I carrieristi sono dappertutto, quelli dell’antimafia sono i più odiosi, perché cavalcano il sangue, a volte anche dei propri familiari, per costruirsi carriere che non avrebbero ragione di esistere, gettando ombre e fango su chi invece si fa un quotidiano mazzo al servizio della collettività e che, a differenza loro, è esposto agli esagitati da tastiera che su Facebook vedono il marcio ovunque. Come ho scritto poco prima di Natale, quello che mi faceva infuriare un tempo non era tanto il carrierista, quanto l’essere accomunato a lui, al suo arrivismo, alla sua totale ignoranza e deficienza. Questa era la cosa che mi faceva infuriare più di tutte, oltre a farmi male, perché noi non facciamo quello che facciamo per farci dire “bravi” da qualcuno ma perché noi alla mortalità del fenomeno mafioso in tutte le sue espressioni ci crediamo per davvero.

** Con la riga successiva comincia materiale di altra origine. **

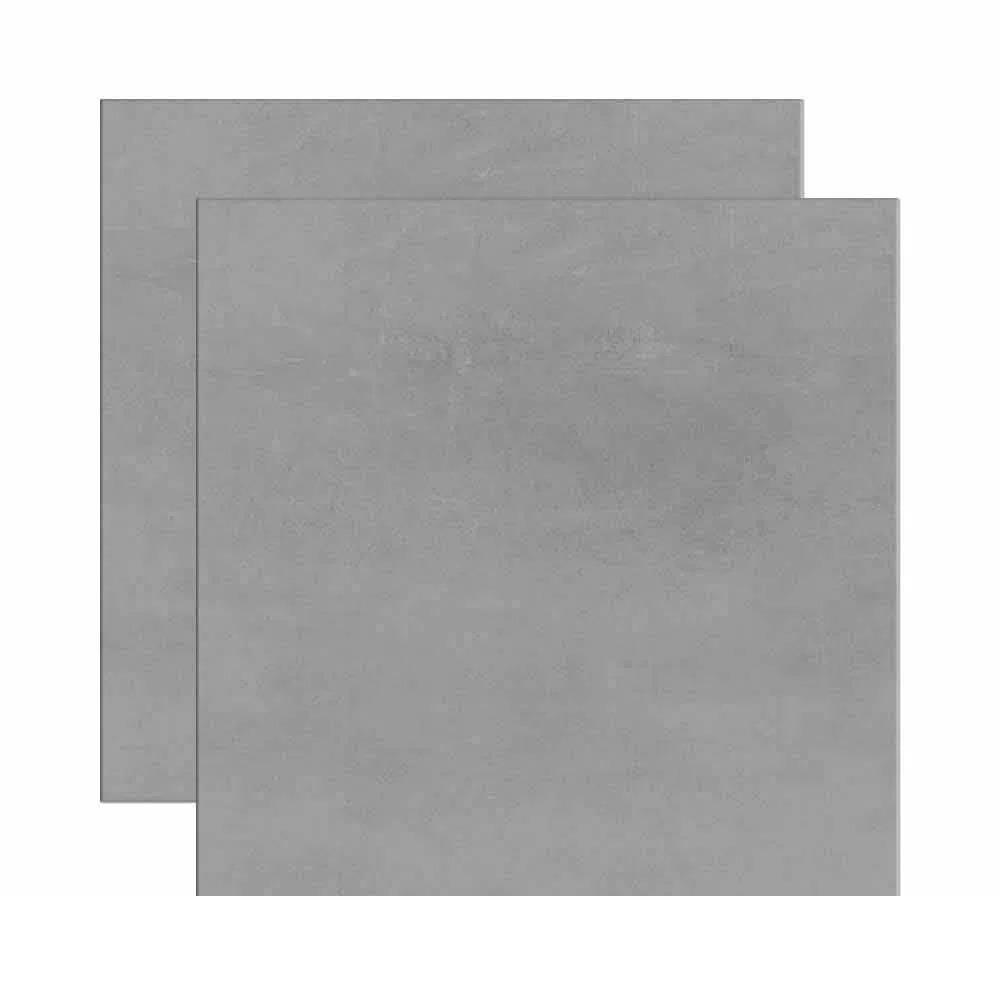 Piso-ceramico-Habitat-Externo-HD-acetinado-retificado-45x45cm-concreto-Eliane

Eppure sono arrivato alla conclusione che, proprio con il moltiplicarsi degli scandali e anche a seguito di dolorose delusioni umane sul piano personale, non ha più senso stare a perdere tempo a rodersi il fegato per questa gente. Anzi, il modo migliore per espellerli dal movimento antimafia è quello di ignorarli, non dargli più spazio e continuare a fare il nostro lavoro, perché mentre noi stiamo a scannarci su questa o quella questione interna, Loro, i mafiosi, se la spassano allegramente e fanno tutto quello che vogliono a spese nostre, della nostra libertà e della nostra vita.
Non avrei mai potuto prevedere però che gli scandali e le mele marce che hanno caratterizzato gli ultimi 2 anni portassero alla nascita di un nuovo genere letterario, proprio a 25 anni dalla pubblicazione di “Cose di Cosa Nostra” di Giovanni Falcone, ancora oggi il più grande libro di mafia mai scritto: i libri contro il movimento antimafia.
Non ho intenzione di leggerne nemmeno uno, dato che se di libri di mafia fatti bene ce ne sono davvero pochi, figuriamoci i tre d’esordio del nuovo genere letterario in uscita, eppure mi domando: Lor Signori che sicuramente punteranno il dito contro i carrieristi (generalizzando la categoria a tutto il movimento) non stanno guadagnandoci, cioè non stanno perseguendo un fine che è poi quello stigmatizzato nei loro libri e imputato a tutto il movimento antimafia, senza distinzione alcuna?
Ma soprattutto: oltre a guadagnarci loro, chi ci guadagna da questa generalizzazione della presunta degenerazione morale di tutto il movimento antimafia? Le mafie, of course. Quindi, ben lungi da essere un buon antidoto ai carrieristi (che continueranno ad esserci, anzi, useranno gli argomenti intellettuali sfoderati per colpire la parte sana del movimento), questi novelli Sciascia (privi però del suo spessore culturale e letterario) diventeranno i principali alleati delle organizzazioni mafiose, alla stregua di chi oggi infanga il movimento con comportamenti indecenti.
Ma per tornare alla domanda che mi è stata posta in principio: “Hai sentito? Escono tre libri contro l’antimafia“, alla fine, dopo averci pensato un attimo, ho risposto: “togliti le pantofole, lascia il tuo salotto e quei libri, se proprio hai soldi da buttare, usali per il caminetto.” Tradotto: il modo migliore per correggere ciò che non va è far vedere come si fa. Se però non si fa e si sta solo a criticare, della mafia, dei carrieristi e dei cretini in generale non ci libereremo mai.
Ricordandoci quello che proprio 25 anni fa ci invitava a fare Giovanni Falcone, troppo citato e mai letto da certa gente: “Si può sempre fare qualcosa“. E non è certo una scusa smettere di lottare contro il male perché c’è qualcuno che usa la lotta per servire se stesso e non la Causa.